Part 4 of this book reviews miscellaneous topics, including differences in radiation exposure for MIS vs open techniques. It also includes an analysis of three dimensional navigational imaging to improve surgical outcomes and reduce radiation exposure and time of operation. MIS procedures have been reported to expose the patient and surgical team to higher levels of ionizing radiation when fluoroscopic guidance is used. However, whether this increase has any occupational or clinical significance continues to be unknown. This book is extraordinarily comprehensive and the authors leave no stone unturned with the level of detail discussed for each specific topic. Overall, the organization of this book with chapters discussing specific topics of interest in a debate-like fashion allows readers to feel as though they are apart of a panel discussion with the world’s leading experts leading each topic. Its goal is not to convince that one approach is better than the other, but to provide the necessary supportive evidence for readers to assimilate this information and draw their own conclusions, which could be applied to their particular practice and patient population.

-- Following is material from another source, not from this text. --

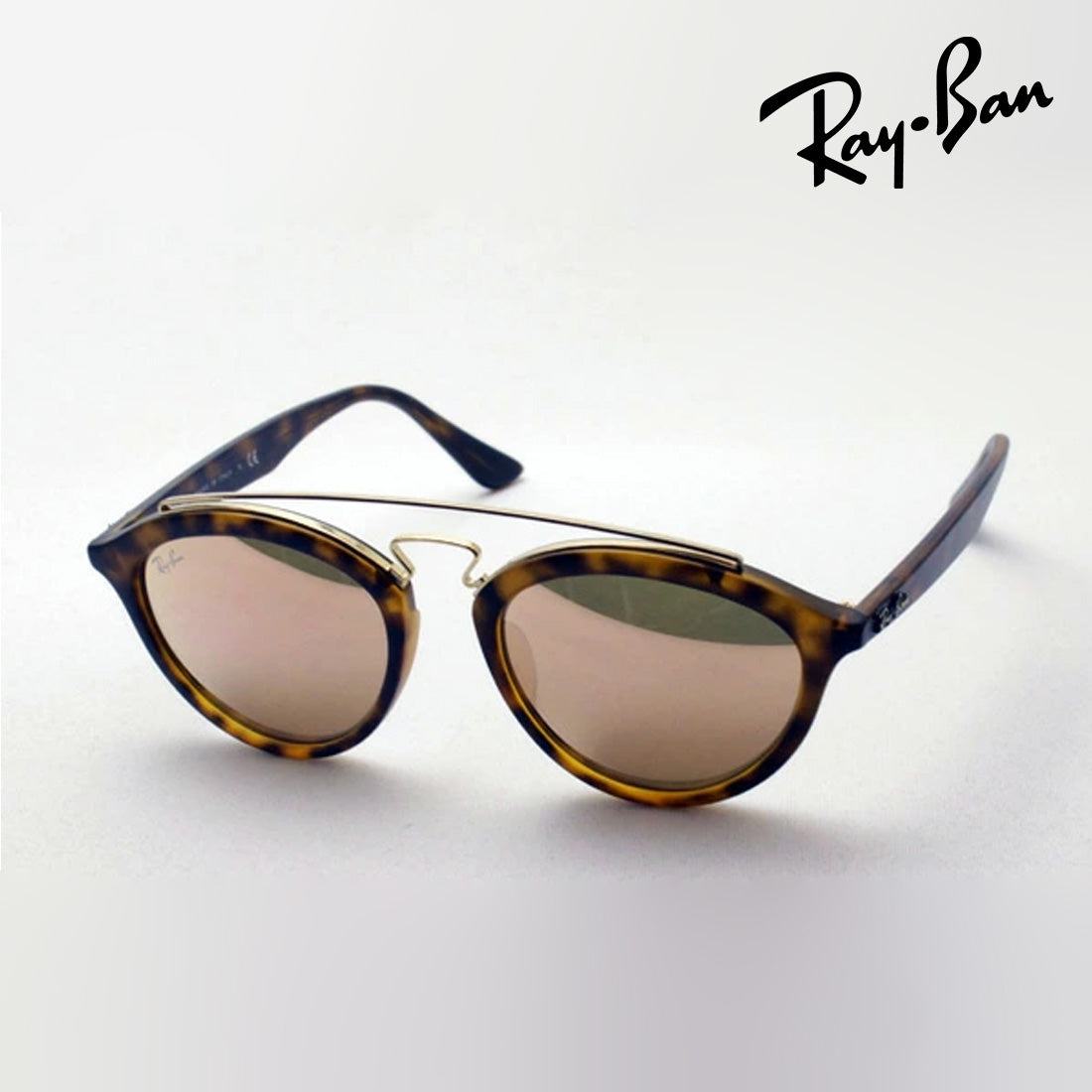 Ray-Ban Sunglasses Ray-Ban RB4257F 60922Y – GLASSMANIA -TOKYO AOYAMA-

This book is an exceptional tool to guide spine-care providers as they make important evidence-based decisions on providing the most optimal spine treatment for a specific patient. It is a must-have resource for all entry-level and well-experienced practitioners involved in treating patients with spinal conditions. For the neuroradiology audience, this publication would be of immense value for identifying important radiographic findings that may assist the spine-care team in determining whether an open- versus a minimally- invasive approach would be the optimal procedure for a particular patient. This book may also be of significant value for better understanding the details of the procedure performed when evaluating post-operative imaging.